Spatial question entries
* * * * *
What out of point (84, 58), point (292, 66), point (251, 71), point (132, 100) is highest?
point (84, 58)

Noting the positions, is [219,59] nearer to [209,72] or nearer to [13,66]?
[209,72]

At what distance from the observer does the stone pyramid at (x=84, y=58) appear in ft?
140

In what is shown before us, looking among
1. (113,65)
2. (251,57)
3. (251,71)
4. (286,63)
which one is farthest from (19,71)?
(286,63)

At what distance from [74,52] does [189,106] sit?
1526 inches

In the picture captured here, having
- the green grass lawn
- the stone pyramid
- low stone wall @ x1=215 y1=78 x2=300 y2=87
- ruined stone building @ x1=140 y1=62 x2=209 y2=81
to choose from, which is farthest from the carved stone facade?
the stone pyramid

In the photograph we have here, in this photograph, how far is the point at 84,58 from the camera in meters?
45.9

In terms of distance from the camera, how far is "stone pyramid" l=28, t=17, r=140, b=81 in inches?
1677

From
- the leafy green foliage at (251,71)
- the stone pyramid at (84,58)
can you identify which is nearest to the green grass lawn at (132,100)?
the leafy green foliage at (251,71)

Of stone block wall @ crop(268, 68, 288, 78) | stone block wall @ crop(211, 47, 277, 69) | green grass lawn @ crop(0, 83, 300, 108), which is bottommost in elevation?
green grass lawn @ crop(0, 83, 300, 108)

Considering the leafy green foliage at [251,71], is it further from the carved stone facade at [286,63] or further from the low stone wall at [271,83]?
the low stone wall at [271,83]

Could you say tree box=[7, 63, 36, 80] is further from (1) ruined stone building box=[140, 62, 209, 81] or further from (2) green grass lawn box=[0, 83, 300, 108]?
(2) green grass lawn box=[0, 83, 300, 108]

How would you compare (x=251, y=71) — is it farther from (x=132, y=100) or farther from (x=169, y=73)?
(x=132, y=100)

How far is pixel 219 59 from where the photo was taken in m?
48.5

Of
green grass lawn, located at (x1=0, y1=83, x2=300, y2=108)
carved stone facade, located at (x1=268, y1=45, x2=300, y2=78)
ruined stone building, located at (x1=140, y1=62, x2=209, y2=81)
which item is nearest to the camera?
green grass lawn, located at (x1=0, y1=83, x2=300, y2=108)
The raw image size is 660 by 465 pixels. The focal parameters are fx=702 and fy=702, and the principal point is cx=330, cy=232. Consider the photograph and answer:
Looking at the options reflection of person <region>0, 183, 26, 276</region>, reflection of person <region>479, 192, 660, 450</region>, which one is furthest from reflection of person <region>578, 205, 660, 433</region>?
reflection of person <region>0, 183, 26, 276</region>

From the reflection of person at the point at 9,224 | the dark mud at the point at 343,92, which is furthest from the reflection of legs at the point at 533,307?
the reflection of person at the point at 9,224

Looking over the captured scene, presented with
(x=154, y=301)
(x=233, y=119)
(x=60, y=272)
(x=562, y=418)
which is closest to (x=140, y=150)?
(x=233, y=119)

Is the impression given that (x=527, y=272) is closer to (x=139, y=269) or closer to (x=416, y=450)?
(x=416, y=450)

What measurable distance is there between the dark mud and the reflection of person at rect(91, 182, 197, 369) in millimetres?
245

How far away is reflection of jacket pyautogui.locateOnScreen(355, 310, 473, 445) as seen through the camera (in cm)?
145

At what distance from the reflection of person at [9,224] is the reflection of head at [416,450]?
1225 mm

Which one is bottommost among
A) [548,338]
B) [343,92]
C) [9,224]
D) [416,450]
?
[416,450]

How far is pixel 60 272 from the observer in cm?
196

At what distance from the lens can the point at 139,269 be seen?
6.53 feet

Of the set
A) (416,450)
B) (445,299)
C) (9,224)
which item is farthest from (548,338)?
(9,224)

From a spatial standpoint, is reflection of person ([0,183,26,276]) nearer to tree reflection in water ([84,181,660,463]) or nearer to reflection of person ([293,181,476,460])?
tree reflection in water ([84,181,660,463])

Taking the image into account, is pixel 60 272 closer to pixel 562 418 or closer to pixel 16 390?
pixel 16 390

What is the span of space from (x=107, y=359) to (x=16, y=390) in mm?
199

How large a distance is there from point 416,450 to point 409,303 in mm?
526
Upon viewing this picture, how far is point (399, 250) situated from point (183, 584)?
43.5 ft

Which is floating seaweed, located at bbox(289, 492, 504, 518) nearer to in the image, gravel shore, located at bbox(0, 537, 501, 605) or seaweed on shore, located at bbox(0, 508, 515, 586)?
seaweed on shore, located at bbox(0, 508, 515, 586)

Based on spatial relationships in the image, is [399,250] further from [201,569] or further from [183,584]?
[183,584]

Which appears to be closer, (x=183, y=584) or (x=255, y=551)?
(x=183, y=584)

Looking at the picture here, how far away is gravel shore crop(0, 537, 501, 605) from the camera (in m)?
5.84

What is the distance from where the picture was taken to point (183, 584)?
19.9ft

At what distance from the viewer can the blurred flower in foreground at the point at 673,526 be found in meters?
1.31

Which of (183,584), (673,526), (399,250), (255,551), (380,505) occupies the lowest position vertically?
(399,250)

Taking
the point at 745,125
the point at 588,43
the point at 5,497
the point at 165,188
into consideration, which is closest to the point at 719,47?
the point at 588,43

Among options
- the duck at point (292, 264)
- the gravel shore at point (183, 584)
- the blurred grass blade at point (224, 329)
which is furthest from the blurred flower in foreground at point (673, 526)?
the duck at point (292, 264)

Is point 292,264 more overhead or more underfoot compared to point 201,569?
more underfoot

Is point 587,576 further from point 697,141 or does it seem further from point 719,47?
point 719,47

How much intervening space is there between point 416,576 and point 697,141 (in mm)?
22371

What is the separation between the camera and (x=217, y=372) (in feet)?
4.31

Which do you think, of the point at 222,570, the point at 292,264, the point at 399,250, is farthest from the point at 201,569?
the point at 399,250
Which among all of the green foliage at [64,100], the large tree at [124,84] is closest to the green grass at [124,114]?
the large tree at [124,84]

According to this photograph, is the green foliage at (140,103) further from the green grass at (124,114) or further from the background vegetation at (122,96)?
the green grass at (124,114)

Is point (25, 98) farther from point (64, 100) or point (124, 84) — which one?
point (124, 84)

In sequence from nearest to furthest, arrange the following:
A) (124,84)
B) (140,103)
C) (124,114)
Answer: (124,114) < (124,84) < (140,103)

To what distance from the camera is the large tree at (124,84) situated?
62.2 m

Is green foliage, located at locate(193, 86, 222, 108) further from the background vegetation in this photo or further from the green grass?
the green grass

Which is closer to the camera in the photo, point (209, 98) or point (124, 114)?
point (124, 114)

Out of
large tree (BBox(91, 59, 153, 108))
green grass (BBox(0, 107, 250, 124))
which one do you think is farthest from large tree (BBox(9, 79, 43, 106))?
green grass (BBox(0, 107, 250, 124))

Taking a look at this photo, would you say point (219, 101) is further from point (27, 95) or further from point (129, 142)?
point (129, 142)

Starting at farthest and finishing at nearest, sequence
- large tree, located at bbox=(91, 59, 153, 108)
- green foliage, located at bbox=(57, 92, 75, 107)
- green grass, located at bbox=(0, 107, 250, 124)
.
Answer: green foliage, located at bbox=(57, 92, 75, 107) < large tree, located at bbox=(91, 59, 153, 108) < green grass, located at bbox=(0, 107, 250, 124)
* * * * *
Short problem: Arrange the lines of the records from the start through the line that contains "1526 inches" as a Markdown table with the columns Number and Record line, leaving out blank lines.

Finished exercise:
| Number | Record line |
|---|---|
| 1 | What out of point (84, 58), point (292, 66), point (251, 71), point (132, 100) is highest? |
| 2 | point (84, 58) |
| 3 | Noting the positions, is [219,59] nearer to [209,72] or nearer to [13,66]? |
| 4 | [209,72] |
| 5 | At what distance from the observer does the stone pyramid at (x=84, y=58) appear in ft? |
| 6 | 140 |
| 7 | In what is shown before us, looking among |
| 8 | 1. (113,65) |
| 9 | 2. (251,57) |
| 10 | 3. (251,71) |
| 11 | 4. (286,63) |
| 12 | which one is farthest from (19,71)? |
| 13 | (286,63) |
| 14 | At what distance from [74,52] does [189,106] sit? |
| 15 | 1526 inches |